The weight of the ice has depressed the land some 200 feet on average, putting one-third of the land mass below sea level. The continent, nevertheless, has the highest average elevation of all the continents: 5,900 feet.
Oddly enough, the amount of sunlight at the South Pole nearly equals that at the equator. Still, the world's record lowest temperature -- minus 89.6 degrees F. -- was measured in Antarctica in July 1983 at New Zealand's Vanda Station.
A workshop recently held under US auspices at the Beardmore Glacier Remote Field Camp in Antarctica allowed representatives of 30 countries to get the facts about various scientific programs carried out in Antarctica, often in collaboration.
The question of who owns Antarctica is far from settled by the treaty. Its legal status remains murky. The treaty doesn't acknowledge or reject territorial claims -- including some overlapping. The United States and the Soviet Union reject all existing claims but reserve the right to make claims. The US wants an ``open door'' policy allowing free access to the continent's wealth. ``First come, first served,'' says one US diplomat privately.

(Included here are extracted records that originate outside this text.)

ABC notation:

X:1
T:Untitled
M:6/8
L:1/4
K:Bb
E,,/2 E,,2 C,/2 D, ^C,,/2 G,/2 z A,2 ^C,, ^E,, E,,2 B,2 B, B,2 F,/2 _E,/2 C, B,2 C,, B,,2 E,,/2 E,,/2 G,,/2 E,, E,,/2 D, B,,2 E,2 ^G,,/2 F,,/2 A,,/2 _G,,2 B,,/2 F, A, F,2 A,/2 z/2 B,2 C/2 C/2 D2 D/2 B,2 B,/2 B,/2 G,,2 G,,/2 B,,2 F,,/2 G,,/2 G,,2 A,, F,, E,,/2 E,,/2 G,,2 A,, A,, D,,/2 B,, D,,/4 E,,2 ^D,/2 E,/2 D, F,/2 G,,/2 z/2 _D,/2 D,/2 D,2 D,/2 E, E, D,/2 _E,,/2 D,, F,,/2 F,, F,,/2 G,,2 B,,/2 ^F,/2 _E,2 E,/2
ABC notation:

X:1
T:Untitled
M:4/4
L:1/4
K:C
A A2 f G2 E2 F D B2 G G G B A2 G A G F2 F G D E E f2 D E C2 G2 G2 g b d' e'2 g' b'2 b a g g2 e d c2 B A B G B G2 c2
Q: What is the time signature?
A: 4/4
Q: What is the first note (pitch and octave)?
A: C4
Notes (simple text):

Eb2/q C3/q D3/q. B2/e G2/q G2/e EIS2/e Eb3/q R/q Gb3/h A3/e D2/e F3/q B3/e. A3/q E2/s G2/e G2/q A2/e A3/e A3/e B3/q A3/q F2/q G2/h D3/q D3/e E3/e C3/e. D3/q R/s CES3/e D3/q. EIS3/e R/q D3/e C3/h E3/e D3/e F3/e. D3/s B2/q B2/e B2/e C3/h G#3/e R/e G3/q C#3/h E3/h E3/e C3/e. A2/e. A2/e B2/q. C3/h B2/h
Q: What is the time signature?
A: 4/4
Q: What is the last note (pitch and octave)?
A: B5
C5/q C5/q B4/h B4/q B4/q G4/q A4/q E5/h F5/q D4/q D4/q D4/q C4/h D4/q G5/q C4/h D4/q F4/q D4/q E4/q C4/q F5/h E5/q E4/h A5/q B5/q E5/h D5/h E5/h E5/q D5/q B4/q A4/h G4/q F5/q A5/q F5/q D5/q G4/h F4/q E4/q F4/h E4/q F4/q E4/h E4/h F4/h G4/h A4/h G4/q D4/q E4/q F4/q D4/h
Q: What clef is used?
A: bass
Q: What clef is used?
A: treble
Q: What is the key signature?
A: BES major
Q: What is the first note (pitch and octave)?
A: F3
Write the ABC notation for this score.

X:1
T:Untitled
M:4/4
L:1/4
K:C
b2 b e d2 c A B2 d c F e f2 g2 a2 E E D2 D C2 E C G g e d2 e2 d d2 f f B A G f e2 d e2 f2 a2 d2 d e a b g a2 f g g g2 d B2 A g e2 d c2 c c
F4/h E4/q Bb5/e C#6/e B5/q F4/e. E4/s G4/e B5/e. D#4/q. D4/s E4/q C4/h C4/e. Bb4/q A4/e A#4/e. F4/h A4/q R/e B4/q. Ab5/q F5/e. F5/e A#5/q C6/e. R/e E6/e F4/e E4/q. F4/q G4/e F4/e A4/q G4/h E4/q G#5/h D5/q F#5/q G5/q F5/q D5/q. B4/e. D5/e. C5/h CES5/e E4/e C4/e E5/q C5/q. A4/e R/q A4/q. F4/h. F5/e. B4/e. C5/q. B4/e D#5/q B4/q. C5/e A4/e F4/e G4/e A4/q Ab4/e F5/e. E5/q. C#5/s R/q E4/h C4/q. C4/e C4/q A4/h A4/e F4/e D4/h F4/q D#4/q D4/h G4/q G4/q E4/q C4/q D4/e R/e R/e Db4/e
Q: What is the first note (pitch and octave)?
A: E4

``The 1959 Antarctica Treaty has no legal value. It reminds one of the 1884 Berlin Treaty through which seven European powers carved up colonial empires in Africa for themselves,'' says one African ambassador.
A diplomatic race has begun between those treaty members who believe that the only way to keep Antarctica under the ``club's'' jurisdiction is to democratize it, to accommodate the interest of others, to coopt large nations such as Mexico, Nigeria, China, and those who push toward the adoption of an Antarctica convention somewhat similar to the Law of the Sea Treaty, one analyst says.
But hard-liners (the US, USSR, and Chile among them) inside the ``club'' are opposed to any concessions and savor stalling tactics, according to reliable sources. On the side of the treaty's opponents, the cheerleaders favor a gradual, nonconfrontational approach: ``the salami slicing tactic,'' as one treaty member diplomat calls it.
Another 16 countries adhere to the treaty but are not allowed to sit in on the group's meetings. They are: Bulgaria, China, Czechoslovakia, Denmark, Finland, East Germany, Hungary, Italy, the Netherlands, Papua New Guinea, Romania, Spain, Uruguay, Peru, Cuba, and Sweden.
``One must not underestimate the treaty members: countries such as the US, USSR, France, Britain, India have a good deal of influence and can stem the challenge of the `have-nots.' When the US and the Soviet Union stand shoulder-to-shoulder, there is not much that the rest of the world can do,'' a European expert says.